**Your tasks**
- a) Answer these questions from the essay on unconditional election, one per line:
(i) Protestants following which two figures believe in unconditional election?
(ii) Until God enables a person to do good, what do they teach free will can only be used for?
(iii) How does the essay define mercy in its opening sentence on the subject?
- b) Output the part of the essay on unconditional election that starts at "They teach that" and ends at "be predestined to everlasting torment.", unchanged.

**Excerpt to read**
::::

UNCONDITIONAL ELECTION IS THE CORNERSTONE OF THE REFORMED FAITH

The doctrine of unconditional election says that God chooses some people for eternal salvation and not others who must suffer from death in Hell for all eternity. It denies that there is anything you can do about God's decree. The argument is that God is sovereign and is under no obligation to save anyone for all deserve Hell. There is a version of unconditional election that argues that God has a plan to do what is best and as evil exists he has to make some terrible decisions. The casualties are those who are damned forever. That contradicts the notion of a truly sovereign God. God is forced to make do with saving some so he is not sovereign.
 
Protestants following Calvin and Luther believe in unconditional election.

They teach that man can only use free will to sin until God enables him to do good and to become holy. God chooses some people for salvation and they invariably get saved because he has made his grace irresistible to their free will. This choice made by God, is not based on anything they have merited. It is not a case of him saving them for he foresees that they will do great works after being converted. This is the doctrine of unconditional election. Some are predestined to salvation which means that the rest must be predestined to everlasting torment.

To make sure it is clear, the doctrine teaches not that God programs people to choose him but that he makes people who are too bad to desire to turn to him desire it and this desire ensures that they will convert to him. So the unsaved sinner is able to choose God but won’t. When a Calvinist says that a sinner has the inability to do good he does not mean that it is the same as the inability of an invalid to walk but a self-inflicted inability that the sinner maintains until God seduces him or her away from maintaining it.

If God makes his choice arbitrarily then it follows that he hates those he has predestined to everlasting torment.
  
Calvinism says that God chooses the way he does because he sees some purpose in it. But when the good only do good by God’s power and the wicked will be in Hell forever and the saints forever in Heaven it is clear that there can be no purpose. So, the charge made against Calvinism that its God really hates those who are predetermined to go to Hell is the truth.

Non-Calvinists say that God would not choose some people for salvation but that anybody who is not saved is lost though their own fault. That is wrong. They should admit that even if a person chooses Hell that decision is not made final until God acts and ends that person’s life. It is not the person’s fault that God made the decision irrevocable. God could have let the person live and kill them when they repent and choose him. God could reincarnate the dead on another world and keep doing so until they repent and are ready for Heaven. These people actually do believe in predestination but they will not be honest about it. They call the doctrine evil and then they believe in it. It would be better to be an overt Calvinist. To be one and deny it while castigating the Calvinist God as the Devil himself is just to adore the Devil.

Mercy is something that is freely given. If God is forced to be merciful to fulfil his purpose then that is not mercy. If God has to forgive me because he has to maximise good in general and it is not done for me it is not mercy. He is not intending to cancel the debt of justice but to do something else so it is not mercy. In the same way, if I am nice to X because I want his money then it is not X I care about but the money and so this is not love. Mercy means that there can be no ultimate purpose for predestination and that those who say the God of Calvinism just picks people for salvation for no reason like names out of a hat are right.

When God hates the unsaved and even the saved person sins a lot it follows that the saved person should try to sin more against the unsaved rather than the saved. If a saved and morally weak man likes beating women then he should go for non-Christian women.

::::

**Raw data**
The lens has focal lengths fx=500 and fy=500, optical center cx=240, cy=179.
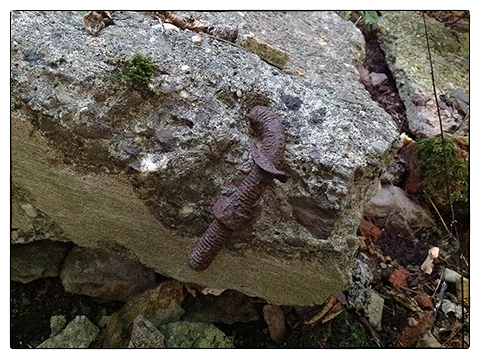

::::

**Outputs in order**
- a)
(i) Calvin and Luther
(ii) To sin
(iii) Mercy is something that is freely given.

- b)
They teach that man can only use free will to sin until God enables him to do good and to become holy. God chooses some people for salvation and they invariably get saved because he has made his grace irresistible to their free will. This choice made by God, is not based on anything they have merited. It is not a case of him saving them for he foresees that they will do great works after being converted. This is the doctrine of unconditional election. Some are predestined to salvation which means that the rest must be predestined to everlasting torment.